» **Text block**
## BEGIN

'''
Split a given dataset into three different datasets: training, validation and
testing.

This is achieved by splitting the given list of sentences into three separate
lists according to either a given ratio (e.g. [0.7, 0.1, 0.2]) or by an
explicit enumeration. The sentences are also tokenised using the given
vocabulary.

Also splits a given list of dictionaries containing information about
each sentence.

An additional parameter can be set 'extend_with', which will extend the given
vocabulary with up to 'extend_with' tokens, taken from the training dataset.
'''
from __future__ import print_function, unicode_literals
import example_helper
import json

from torchmoji.sentence_tokenizer import SentenceTokenizer

DATASET = [
    'I am sentence 0',
    'I am sentence 1',
    'I am sentence 2',
    'I am sentence 3',
    'I am sentence 4',
    'I am sentence 5',
    'I am sentence 6',
    'I am sentence 7',
    'I am sentence 8',
    'I am sentence 9 newword',
    ]

INFO_DICTS = [
    {'label': 'sentence 0'},
    {'label': 'sentence 1'},
    {'label': 'sentence 2'},
    {'label': 'sentence 3'},
    {'label': 'sentence 4'},
    {'label': 'sentence 5'},
    {'label': 'sentence 6'},
    {'label': 'sentence 7'},
    {'label': 'sentence 8'},
    {'label': 'sentence 9'},
    ]

with open('../model/vocabulary.json', 'r') as f:
    vocab = json.load(f)
st = SentenceTokenizer(vocab, 30)

# Split using the default split ratio
print(st.split_train_val_test(DATASET, INFO_DICTS))

# Split explicitly
print(st.split_train_val_test(DATASET,
                              INFO_DICTS,
                              [[0, 1, 2, 4, 9], [5, 6], [7, 8, 3]],
                              extend_with=1))

## END

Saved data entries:
## BEGIN

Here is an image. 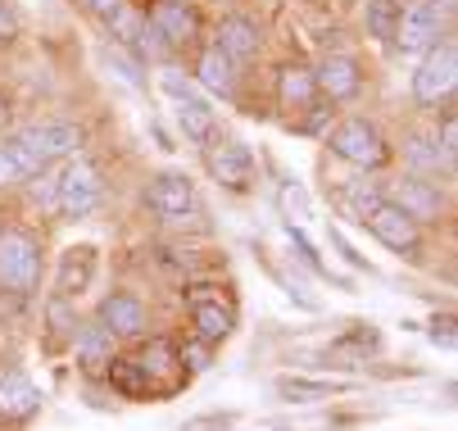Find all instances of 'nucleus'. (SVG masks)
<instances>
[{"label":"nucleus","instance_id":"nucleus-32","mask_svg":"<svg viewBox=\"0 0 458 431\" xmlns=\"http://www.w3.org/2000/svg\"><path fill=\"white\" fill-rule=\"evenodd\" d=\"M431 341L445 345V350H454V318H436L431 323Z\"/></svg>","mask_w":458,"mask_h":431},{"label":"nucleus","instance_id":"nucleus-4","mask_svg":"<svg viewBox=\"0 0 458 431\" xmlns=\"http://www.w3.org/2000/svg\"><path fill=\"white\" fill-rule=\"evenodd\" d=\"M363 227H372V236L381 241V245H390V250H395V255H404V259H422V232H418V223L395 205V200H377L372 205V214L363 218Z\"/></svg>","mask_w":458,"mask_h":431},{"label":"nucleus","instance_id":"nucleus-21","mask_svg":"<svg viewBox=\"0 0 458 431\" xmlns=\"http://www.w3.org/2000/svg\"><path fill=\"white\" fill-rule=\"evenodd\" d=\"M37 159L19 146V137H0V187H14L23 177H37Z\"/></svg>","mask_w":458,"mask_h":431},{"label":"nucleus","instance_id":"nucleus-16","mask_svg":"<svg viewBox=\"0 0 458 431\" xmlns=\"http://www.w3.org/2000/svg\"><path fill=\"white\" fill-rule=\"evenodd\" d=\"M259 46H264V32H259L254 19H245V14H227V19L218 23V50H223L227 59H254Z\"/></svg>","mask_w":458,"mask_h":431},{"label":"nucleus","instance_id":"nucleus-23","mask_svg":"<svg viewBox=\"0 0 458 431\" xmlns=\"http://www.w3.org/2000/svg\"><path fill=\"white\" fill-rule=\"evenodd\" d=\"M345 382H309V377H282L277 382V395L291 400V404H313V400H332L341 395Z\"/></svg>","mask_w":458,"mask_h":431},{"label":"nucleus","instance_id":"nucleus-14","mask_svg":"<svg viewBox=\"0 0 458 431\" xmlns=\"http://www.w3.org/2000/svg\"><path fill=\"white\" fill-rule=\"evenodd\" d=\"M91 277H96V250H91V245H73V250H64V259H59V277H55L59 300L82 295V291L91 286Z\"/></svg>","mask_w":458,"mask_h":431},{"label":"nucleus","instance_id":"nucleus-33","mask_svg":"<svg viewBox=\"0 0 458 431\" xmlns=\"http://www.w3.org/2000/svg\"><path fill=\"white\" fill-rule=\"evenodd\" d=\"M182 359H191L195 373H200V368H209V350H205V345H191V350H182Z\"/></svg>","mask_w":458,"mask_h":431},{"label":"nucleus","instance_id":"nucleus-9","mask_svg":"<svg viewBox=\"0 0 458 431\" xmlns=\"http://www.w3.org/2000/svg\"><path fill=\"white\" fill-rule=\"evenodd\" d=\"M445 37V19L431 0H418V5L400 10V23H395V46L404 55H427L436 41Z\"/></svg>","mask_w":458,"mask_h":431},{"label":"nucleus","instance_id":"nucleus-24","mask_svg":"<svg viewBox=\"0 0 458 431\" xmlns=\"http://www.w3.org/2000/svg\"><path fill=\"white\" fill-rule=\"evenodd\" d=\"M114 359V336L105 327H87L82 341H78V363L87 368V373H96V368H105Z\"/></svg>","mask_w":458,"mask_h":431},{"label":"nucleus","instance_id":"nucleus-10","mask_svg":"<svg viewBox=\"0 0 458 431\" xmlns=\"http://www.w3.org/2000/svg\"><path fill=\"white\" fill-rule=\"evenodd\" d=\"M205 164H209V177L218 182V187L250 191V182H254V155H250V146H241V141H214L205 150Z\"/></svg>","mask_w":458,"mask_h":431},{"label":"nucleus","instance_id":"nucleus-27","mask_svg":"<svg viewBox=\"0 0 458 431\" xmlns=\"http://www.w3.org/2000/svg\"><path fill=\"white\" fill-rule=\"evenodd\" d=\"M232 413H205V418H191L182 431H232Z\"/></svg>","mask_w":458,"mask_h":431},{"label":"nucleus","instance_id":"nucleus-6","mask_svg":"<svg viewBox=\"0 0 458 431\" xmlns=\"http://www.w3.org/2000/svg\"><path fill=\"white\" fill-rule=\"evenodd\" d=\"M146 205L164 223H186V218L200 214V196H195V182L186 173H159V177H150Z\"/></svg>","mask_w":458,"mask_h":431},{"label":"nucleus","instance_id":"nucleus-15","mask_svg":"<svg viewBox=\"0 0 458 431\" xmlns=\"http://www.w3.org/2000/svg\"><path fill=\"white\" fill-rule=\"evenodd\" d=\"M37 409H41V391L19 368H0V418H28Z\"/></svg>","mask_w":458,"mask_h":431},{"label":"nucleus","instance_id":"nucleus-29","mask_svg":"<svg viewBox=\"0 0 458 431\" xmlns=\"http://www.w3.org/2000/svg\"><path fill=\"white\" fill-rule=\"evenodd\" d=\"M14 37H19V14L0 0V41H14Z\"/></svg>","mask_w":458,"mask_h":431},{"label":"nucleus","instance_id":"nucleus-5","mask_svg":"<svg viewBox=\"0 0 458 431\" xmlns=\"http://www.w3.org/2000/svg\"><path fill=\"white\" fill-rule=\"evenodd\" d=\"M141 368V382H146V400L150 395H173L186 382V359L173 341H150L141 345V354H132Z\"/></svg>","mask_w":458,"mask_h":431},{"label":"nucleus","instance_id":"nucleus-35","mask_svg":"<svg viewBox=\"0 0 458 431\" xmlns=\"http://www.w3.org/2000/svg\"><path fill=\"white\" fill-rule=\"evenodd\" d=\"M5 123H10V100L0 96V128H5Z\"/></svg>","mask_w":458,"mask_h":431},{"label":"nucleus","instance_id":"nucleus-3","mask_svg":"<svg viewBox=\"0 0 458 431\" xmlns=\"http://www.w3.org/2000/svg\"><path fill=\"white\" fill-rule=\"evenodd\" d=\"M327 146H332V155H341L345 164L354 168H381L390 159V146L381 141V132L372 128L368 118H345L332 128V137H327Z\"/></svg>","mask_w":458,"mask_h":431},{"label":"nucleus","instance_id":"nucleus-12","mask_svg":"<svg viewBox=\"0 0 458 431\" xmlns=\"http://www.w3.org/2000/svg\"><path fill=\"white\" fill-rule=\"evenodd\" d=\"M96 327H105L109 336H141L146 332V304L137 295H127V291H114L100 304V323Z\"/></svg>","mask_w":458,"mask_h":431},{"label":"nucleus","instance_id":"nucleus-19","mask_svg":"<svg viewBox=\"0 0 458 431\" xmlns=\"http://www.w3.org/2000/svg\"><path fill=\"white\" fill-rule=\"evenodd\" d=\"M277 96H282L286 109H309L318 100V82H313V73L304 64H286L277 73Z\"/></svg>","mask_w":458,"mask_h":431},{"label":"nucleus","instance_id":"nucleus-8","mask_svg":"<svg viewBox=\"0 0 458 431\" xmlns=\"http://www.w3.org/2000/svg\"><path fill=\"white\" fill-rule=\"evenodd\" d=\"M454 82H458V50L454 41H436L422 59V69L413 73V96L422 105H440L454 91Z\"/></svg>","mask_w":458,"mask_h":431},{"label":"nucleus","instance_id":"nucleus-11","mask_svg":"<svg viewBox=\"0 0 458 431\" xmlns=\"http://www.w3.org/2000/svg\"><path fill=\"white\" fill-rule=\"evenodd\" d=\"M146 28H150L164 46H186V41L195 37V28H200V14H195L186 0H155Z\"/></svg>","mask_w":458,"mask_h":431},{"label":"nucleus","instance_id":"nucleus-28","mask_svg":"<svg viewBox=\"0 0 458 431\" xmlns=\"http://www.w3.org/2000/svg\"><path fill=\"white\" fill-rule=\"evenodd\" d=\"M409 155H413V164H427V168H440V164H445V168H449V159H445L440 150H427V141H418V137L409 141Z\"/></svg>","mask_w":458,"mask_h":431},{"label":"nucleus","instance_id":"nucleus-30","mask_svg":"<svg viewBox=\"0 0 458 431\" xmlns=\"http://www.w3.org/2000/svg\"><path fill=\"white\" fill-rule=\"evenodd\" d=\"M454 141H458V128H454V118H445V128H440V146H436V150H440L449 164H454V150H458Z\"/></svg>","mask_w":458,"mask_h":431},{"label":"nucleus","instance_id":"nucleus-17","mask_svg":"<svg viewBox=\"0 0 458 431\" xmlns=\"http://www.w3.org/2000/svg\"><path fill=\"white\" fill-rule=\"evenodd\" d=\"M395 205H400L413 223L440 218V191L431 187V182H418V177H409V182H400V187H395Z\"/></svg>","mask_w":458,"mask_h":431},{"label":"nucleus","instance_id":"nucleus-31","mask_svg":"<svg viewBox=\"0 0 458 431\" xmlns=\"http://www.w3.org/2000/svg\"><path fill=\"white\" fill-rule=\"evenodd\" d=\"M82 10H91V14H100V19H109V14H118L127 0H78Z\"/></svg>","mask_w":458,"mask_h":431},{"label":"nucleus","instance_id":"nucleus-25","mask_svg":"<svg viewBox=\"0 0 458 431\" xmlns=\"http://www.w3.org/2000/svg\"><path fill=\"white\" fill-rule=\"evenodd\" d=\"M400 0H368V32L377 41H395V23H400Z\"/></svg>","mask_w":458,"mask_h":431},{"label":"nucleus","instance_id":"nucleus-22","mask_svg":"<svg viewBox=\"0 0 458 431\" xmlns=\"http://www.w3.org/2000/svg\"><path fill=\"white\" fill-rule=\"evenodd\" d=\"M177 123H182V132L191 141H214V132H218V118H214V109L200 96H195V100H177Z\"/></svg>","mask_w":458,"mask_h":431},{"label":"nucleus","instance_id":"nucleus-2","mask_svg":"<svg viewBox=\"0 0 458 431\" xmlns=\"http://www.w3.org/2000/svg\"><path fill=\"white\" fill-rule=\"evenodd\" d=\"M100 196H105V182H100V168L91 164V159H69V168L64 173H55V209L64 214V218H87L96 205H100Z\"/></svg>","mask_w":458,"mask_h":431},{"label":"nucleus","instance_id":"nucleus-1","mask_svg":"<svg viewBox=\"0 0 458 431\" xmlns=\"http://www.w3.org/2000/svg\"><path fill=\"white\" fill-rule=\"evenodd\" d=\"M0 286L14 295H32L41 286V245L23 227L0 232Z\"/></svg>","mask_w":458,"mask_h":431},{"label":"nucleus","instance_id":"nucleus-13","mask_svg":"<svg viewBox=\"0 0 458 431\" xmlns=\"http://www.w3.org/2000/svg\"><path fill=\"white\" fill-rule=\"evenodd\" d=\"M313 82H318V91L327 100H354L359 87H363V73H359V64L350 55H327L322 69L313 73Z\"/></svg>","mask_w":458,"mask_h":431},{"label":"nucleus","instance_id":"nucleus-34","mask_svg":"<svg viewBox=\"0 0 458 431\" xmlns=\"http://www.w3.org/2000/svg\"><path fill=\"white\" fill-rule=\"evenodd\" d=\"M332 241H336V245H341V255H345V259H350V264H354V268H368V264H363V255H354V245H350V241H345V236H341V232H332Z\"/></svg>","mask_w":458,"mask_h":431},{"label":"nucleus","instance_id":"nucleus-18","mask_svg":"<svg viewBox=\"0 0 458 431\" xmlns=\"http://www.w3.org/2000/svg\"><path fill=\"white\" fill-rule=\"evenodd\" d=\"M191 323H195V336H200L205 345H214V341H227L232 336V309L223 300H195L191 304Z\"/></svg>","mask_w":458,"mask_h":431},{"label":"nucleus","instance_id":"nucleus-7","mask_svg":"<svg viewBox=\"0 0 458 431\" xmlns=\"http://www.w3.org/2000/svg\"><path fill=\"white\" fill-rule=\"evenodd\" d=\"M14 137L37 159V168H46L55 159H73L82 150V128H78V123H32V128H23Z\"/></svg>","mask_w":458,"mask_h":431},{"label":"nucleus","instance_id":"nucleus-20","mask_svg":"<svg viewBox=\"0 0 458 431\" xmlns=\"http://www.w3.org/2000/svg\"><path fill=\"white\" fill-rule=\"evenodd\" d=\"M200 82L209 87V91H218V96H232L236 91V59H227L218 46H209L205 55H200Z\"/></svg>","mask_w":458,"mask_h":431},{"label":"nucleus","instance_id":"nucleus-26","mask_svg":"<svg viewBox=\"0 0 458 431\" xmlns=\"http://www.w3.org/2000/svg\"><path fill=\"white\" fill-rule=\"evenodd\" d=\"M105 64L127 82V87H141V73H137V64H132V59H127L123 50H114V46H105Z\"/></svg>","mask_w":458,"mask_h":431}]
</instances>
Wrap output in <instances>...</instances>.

## END

» **Given exercise**
For each statement below, say whether it agrees with the dataset-splitting script above. Answer yes or no, and quote the words of the script that decide it.
1. The sentences are tokenized with the given vocabulary.
2. The 'extend_with' parameter adds tokens taken from the validation dataset.
3. In the explicit split, sentence index 3 goes into the last of the three lists.

» **Answer to the exercise**
1. Yes: "The sentences are also tokenised using the given vocabulary."
2. No: "taken from the training dataset."
3. Yes: "[[0, 1, 2, 4, 9], [5, 6], [7, 8, 3]]"